At the end of this mail, I tried to give a shorter summary about the interface
states and what I think is the actual problem.
> Commit 9e6b5648bbc4 ("batman-adv: Fix duplicated OGMs on NETDEV_UP")
> replaced batadv_iv_iface_activate() (which is called via iface.activate()
> from batadv_hardif_activate_interface()) with batadv_iv_iface_enabled()
> (which is called via iface.enabled() from batadv_hardif_enable_interface()).
> But that commit missed that batadv_hardif_activate_interface() is called from
> both batadv_hardif_enable_interface() and batadv_hard_if_event().

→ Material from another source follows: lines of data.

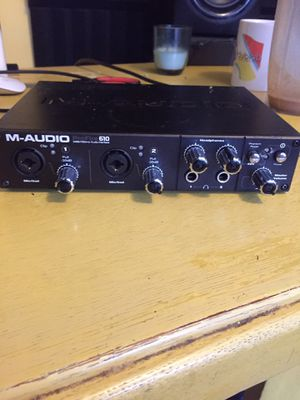 M-Audio Pro Fire 610 Audio Interface for Sale in Los Angeles, CA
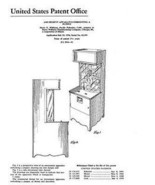 Patents Collection of 13 Arcade Games on CD - $38.85
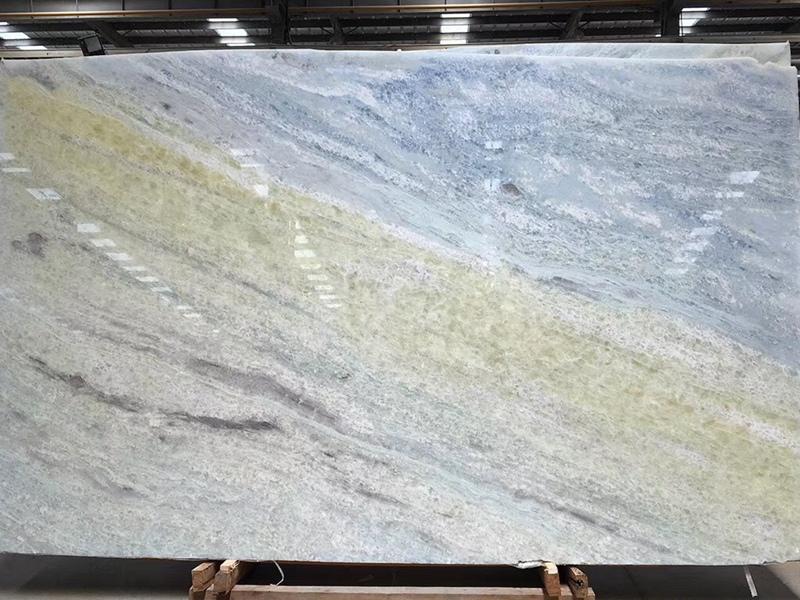 Blue Crystal Marble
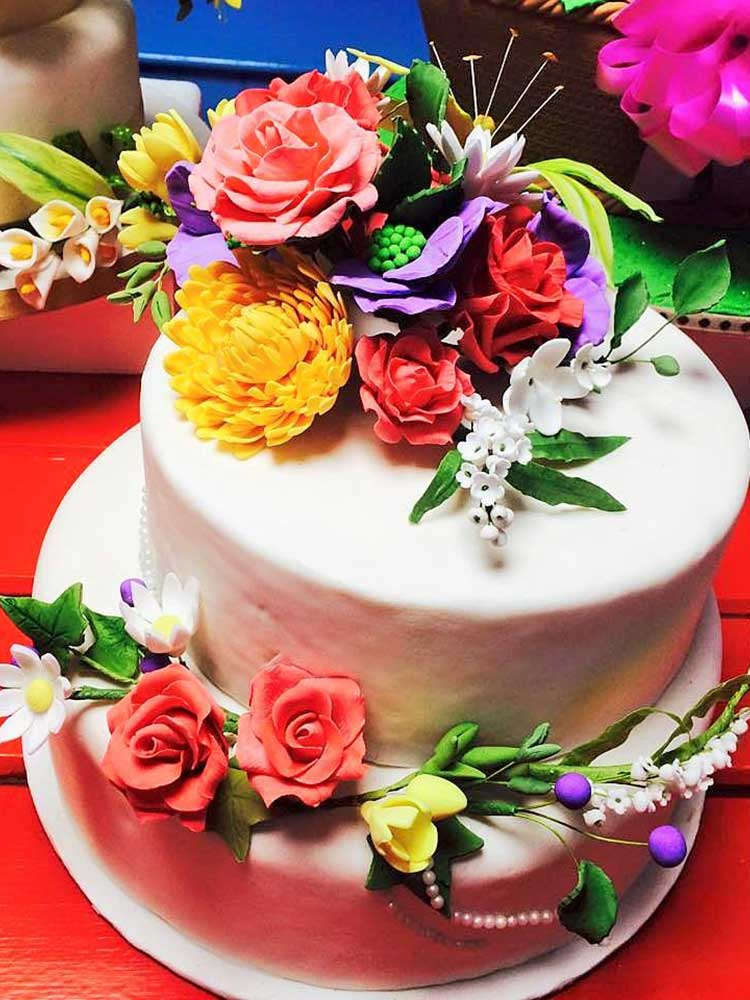 sweety-cakes-2-tier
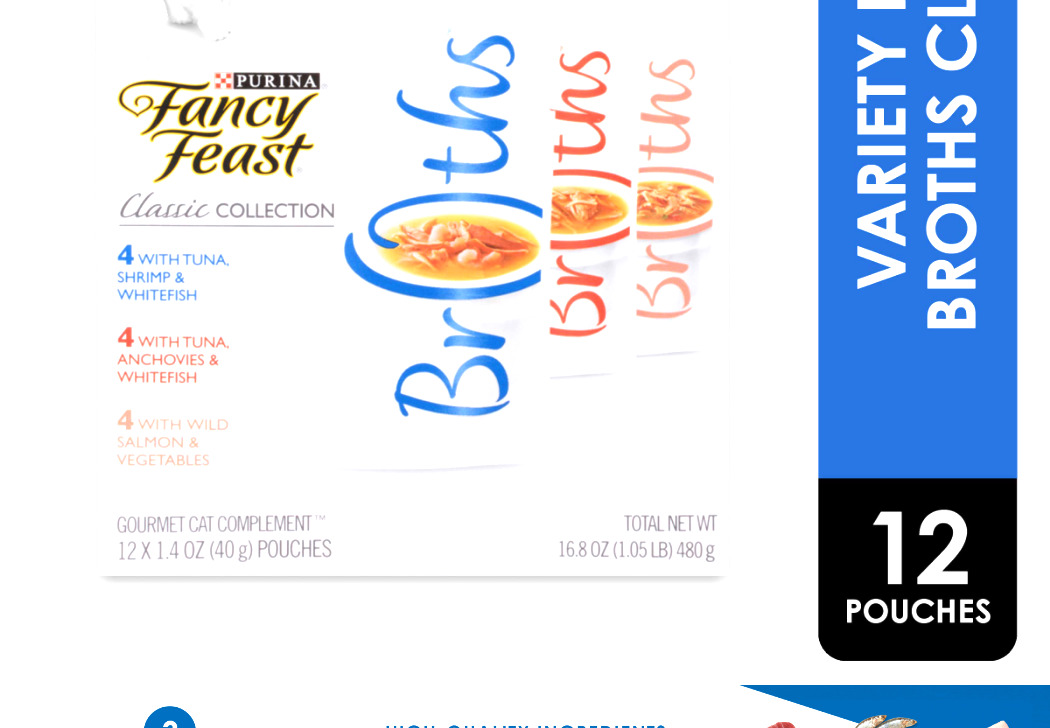 Purina Fancy Feast Broths Adult Wet Cat Food Complement Classic Variety Pack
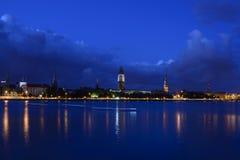 Riga, Lettonia, Europa, dal ponte di dienvidu Immagini Stock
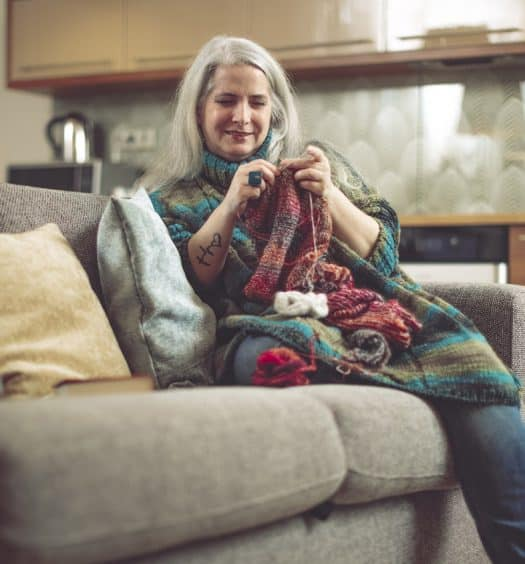 Benefits-of-Knitting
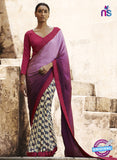 NS11689 Purple and CornellRed Satin Georgette Saree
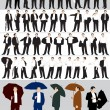 Royalty-Free Stock Imagen vectorial: Businessman's silhouettes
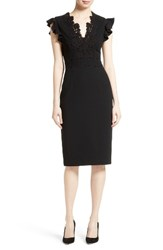 Rebecca Taylor Women's Crepe And Lace Cocktail Dress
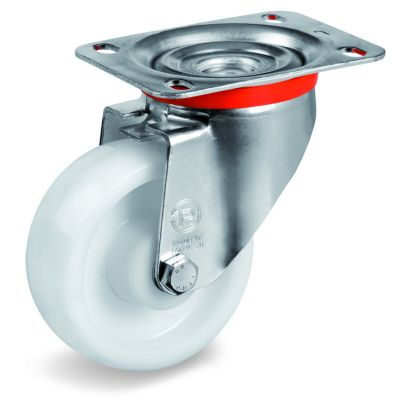 Polyamide 6 Solid Heavy Duty Wheel, Swivel Top Plate Castor, NL Duty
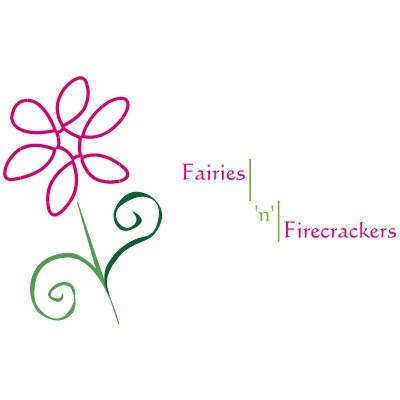 Fairies 'n' Firecrackers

Why did it miss it? This is the plan in the mentioned commit.
What is the relevant effect which is creating the problem here?
> Since batadv_iv_ogm_schedule_buff() updates if_status to BATADV_IF_ACTIVE
> only when if_status was BATADV_IF_TO_BE_ACTIVATED, we need to call
> batadv_iv_ogm_schedule_buff() from batadv_iv_ogm_schedule() from
> batadv_iv_iface_enabled() via iface.enabled() with
> if_status == BATADV_IF_TO_BE_ACTIVATED if we want iface.enabled() from
> batadv_hardif_enable_interface() to update if_status to BATADV_IF_ACTIVE.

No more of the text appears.